Time shifting

Categories: uncategorized

Date: 19 September 2004 19:50:43

This evening, I am enjoying the strange experience of listening on the radio to the concert I didn't go to a few weeks ago. That is to say, I had a ticket, but in the event, I wasn't well enough to attend.

Daughter (aged 7) regularly takes the bread and wine at communion in our church. She was encouraging son (aged 4) to 'try the wine'. The lady giving communion bristled, saying, "You don't try the wine. This is the blood of Christ." I could understand where she was coming from, but I don't think that you can expect a 7-year-old's theology to extend to transubstantiation, if that was what she meant.

I was quite depressed. Either you welcome children, and allow them to be themselves, or you arrange things so that they aren't present when communion is dispensed. On this occasion, the Sunday School had finished all their planned activities, and had to wait for the signal to come into church, presumably because the sermon was longer than usual.

For the same reason, we were late for our next engagement, which was lunch with friends. Perhaps it would be more honest to say that we were having lunch with a friend of wife. This was the first time that the respective husbands had met. Of course, we talked about just having been to church, and our friends told us that they don't go to church. It struck me quite forcibly how much our society has changed. When I were a lad, people went to church. Maybe they didn't like it much, but they went because it was the done thing. It is no longer the done thing.

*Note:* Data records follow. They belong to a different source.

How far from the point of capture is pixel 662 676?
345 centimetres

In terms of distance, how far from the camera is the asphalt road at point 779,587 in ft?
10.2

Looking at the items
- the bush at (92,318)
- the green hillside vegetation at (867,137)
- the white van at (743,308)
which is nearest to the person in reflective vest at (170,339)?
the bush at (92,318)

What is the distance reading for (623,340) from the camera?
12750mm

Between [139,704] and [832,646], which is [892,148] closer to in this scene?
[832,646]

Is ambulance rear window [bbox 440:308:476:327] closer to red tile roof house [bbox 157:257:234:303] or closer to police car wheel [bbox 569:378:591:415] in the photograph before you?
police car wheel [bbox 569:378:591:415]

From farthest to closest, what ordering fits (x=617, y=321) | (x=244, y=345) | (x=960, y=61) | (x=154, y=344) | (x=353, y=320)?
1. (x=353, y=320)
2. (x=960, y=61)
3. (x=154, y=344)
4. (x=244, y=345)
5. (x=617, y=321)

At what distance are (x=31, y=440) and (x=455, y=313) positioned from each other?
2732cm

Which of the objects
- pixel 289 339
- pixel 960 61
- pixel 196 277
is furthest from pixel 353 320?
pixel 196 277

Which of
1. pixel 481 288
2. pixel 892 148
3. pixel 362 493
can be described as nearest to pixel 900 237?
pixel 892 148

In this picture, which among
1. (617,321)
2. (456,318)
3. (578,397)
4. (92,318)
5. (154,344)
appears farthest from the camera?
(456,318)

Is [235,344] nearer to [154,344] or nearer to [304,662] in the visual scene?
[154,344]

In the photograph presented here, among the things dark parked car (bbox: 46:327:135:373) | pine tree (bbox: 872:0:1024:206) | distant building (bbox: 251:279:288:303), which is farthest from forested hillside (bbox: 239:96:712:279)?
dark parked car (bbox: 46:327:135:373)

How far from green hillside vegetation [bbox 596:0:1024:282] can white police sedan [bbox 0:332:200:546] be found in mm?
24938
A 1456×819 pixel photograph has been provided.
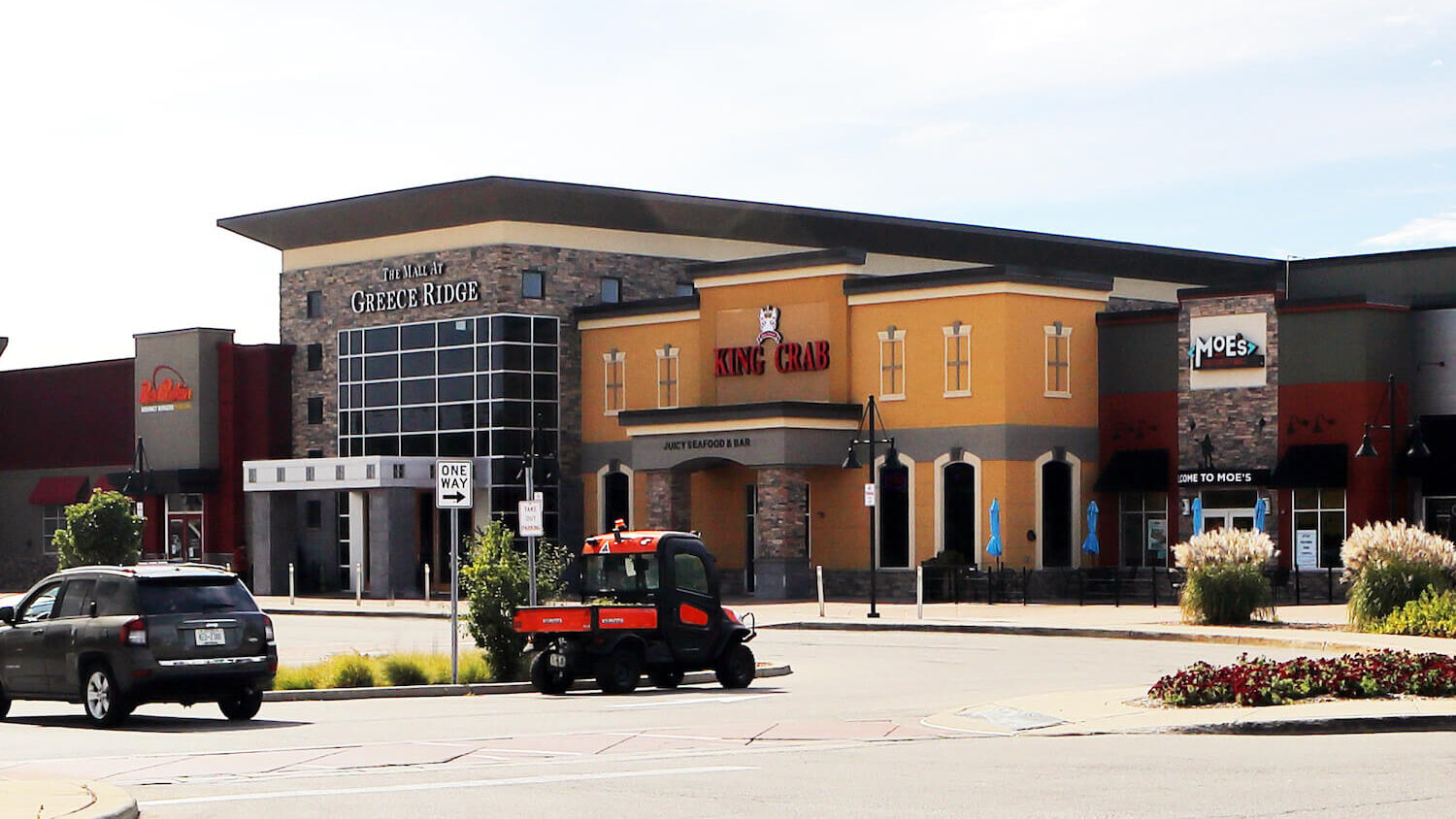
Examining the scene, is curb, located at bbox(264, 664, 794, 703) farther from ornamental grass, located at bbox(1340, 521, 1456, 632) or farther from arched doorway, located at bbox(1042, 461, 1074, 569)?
arched doorway, located at bbox(1042, 461, 1074, 569)

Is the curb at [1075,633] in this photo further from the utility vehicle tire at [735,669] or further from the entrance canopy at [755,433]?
the entrance canopy at [755,433]

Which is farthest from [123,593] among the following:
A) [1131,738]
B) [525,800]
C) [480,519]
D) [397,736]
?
[480,519]

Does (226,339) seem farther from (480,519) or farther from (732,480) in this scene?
(732,480)

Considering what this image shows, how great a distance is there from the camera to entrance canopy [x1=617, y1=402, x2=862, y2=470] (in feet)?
171

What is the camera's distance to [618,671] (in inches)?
959

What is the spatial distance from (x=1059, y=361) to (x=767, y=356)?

Are our friends really worse off? God, seemingly, has no place in their lives. Sunday morning is a chance to catch up with the chores. I can't honestly say that church, in our experience, makes much of an effort to be the kind of place that people want to come to. I'm not decrying the genuine love which church people have for each other, and for people who happen to come along. But there seems to be an intensity of wanting to hold on to the way that things are done, so that for someone to whom this is unfamiliar, the whole thing simply doesn't make sense. Our rector has being saying recently that he intends to introduce changes to the way that we do things on a Sunday morning. But I wonder if the change has to be more fundamental. What are we doing on a Sunday morning, and why?